=== Section Start ===

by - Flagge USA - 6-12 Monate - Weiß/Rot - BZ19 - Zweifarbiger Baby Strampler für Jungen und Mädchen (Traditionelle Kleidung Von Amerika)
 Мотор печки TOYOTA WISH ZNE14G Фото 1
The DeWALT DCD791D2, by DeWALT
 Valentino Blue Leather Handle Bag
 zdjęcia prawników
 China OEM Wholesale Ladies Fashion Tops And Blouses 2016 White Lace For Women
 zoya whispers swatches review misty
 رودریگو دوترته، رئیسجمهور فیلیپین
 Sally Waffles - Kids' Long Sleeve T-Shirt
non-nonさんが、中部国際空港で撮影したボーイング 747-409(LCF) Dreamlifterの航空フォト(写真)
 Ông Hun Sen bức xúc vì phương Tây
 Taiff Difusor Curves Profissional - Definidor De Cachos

=== Section End ===

> WORK TO BE COMPLETED: Take the line holding "Мотор печки TOYOTA WISH ZNE14G Фото 1" and the lines after it through the end of the entries. Retype them exactly and add nothing.

> EXERCISE SOLUTION:
 Мотор печки TOYOTA WISH ZNE14G Фото 1
The DeWALT DCD791D2, by DeWALT
 Valentino Blue Leather Handle Bag
 zdjęcia prawników
 China OEM Wholesale Ladies Fashion Tops And Blouses 2016 White Lace For Women
 zoya whispers swatches review misty
 رودریگو دوترته، رئیسجمهور فیلیپین
 Sally Waffles - Kids' Long Sleeve T-Shirt
non-nonさんが、中部国際空港で撮影したボーイング 747-409(LCF) Dreamlifterの航空フォト(写真)
 Ông Hun Sen bức xúc vì phương Tây
 Taiff Difusor Curves Profissional - Definidor De Cachos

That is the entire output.